→ **Requirements**:
**1)** Answer these questions from the text on the Anacortes vehicle impound:
(a) At what time and on what date was the truck ticketed?
(b) How much were the impound and the parking ticket?
(c) For how many consecutive days had the writer's own vehicle been parked in that spot this spring?
**2)** Write the next part of the text on the Anacortes vehicle impound, picking up after its final sentence.

→ **Quoted text**:
-- START --
| City
of Anacortes Impounds Guemes Vehicle
On May
12th at 2:00 pm , my wife, Libby Garcia was returning from work in our
truck. As she pulled in to the street parking on 6th street, bordering
Lion’s Park, she noticed that the parking on 6th street had been
marked with a yellow line. She pulled ahead and parked on the side of
the street, just west of the opening to the park parking lot.
At 9:00 am, on May 13th, the car was ticketed for parking in the street
and immediately impounded.
There
is no signage designating it as a no parking zone, nor is there a yellow
line.
Directly
across the street, new signage has been installed designating this area
as a no parking zone. The impound was $132 and the parking ticket was
$38.
This
area has historically been used as Guemes Parking particularly on 3-day
and holiday weekends in the summer. It is “packed” during
ferry haul outs and no car has ever been ticketed. My own vehicle had
spent at least 5 consecutive days parked in precisely this spot this spring,
without incident.
-- END --
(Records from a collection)
-- START --
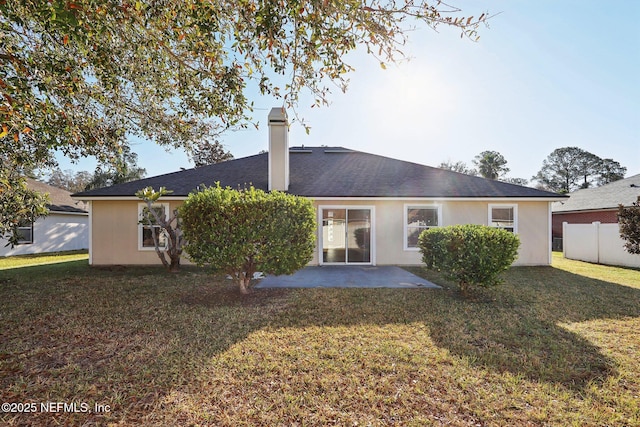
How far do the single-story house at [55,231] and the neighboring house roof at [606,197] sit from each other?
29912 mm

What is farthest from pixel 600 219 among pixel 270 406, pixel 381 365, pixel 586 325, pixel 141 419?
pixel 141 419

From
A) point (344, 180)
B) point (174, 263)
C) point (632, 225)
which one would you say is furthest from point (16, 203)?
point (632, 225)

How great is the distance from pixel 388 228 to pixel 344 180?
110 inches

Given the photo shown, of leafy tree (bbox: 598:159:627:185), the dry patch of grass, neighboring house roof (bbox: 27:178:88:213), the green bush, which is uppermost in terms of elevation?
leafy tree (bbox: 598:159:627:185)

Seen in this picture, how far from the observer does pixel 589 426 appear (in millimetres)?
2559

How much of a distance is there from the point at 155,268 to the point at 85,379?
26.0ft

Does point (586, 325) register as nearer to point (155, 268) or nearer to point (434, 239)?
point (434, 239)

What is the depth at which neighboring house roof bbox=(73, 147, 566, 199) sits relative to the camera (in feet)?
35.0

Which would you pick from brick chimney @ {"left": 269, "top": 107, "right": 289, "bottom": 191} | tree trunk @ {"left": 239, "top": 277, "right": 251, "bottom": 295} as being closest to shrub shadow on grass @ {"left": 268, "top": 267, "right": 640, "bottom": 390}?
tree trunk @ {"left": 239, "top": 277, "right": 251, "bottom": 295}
-- END --
-- START --
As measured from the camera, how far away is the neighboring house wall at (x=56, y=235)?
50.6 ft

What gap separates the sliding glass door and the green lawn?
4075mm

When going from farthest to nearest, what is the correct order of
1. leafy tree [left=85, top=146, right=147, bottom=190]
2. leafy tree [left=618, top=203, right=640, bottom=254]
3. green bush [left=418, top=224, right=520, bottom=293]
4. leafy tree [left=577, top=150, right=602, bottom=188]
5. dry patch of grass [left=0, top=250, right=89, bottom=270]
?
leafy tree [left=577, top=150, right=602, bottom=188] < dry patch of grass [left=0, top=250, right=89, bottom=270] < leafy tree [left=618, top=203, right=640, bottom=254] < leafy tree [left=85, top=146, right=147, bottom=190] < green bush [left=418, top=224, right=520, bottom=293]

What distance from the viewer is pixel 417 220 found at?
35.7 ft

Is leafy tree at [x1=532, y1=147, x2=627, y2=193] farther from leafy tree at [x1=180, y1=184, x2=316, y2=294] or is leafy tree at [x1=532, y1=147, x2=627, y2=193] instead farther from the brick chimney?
-- END --
-- START --
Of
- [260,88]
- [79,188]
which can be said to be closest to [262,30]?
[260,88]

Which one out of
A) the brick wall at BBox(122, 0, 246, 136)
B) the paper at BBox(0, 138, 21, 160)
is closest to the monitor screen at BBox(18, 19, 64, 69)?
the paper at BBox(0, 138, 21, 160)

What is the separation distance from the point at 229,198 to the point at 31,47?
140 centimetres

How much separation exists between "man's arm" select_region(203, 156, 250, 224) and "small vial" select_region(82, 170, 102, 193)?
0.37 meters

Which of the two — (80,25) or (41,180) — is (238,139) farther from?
-- END --
→ **Final results**:
**1)**
(a) At 9:00 am on May 13th.
(b) The impound was $132 and the parking ticket was $38.
(c) At least 5 consecutive days.

**2)**
Why can’t
the City of Anacortes and Skagit County communicate for the good of the
People?
The story
of Guemes Ferry parking on the Anacortes side has been a study in how
two government entities can work at odds with each other to the detriment
of their people.
On May
12th, despite the fact that the county is working on developing ferry
parking, the City of Anacortes decides to close street parking on 6th
street in front of Lion’s Park. This was done at precisely the time
when the new parking that is being developed by the county is barricaded
with cyclone fence, rendering it unusable.
This
lack of communication, cooperation and neighborly courtesy came to a head
during the last ferry haul out. For those of you unfamiliar with the situation,
when the ferry is out for maintenance, the residents of Guemes need to
park their cars over on the Anacortes side since only a passenger launch
operates. It was at this exact time last year that the city barricaded
half of the parking nearest the ferry to begin construction of the park.
A two week delay would’ve been a neighborly gesture towards the
people of Guemes Island and the residents of that part of the city who
were faced with parking conditions that were worse than those experienced
during a normal haul out.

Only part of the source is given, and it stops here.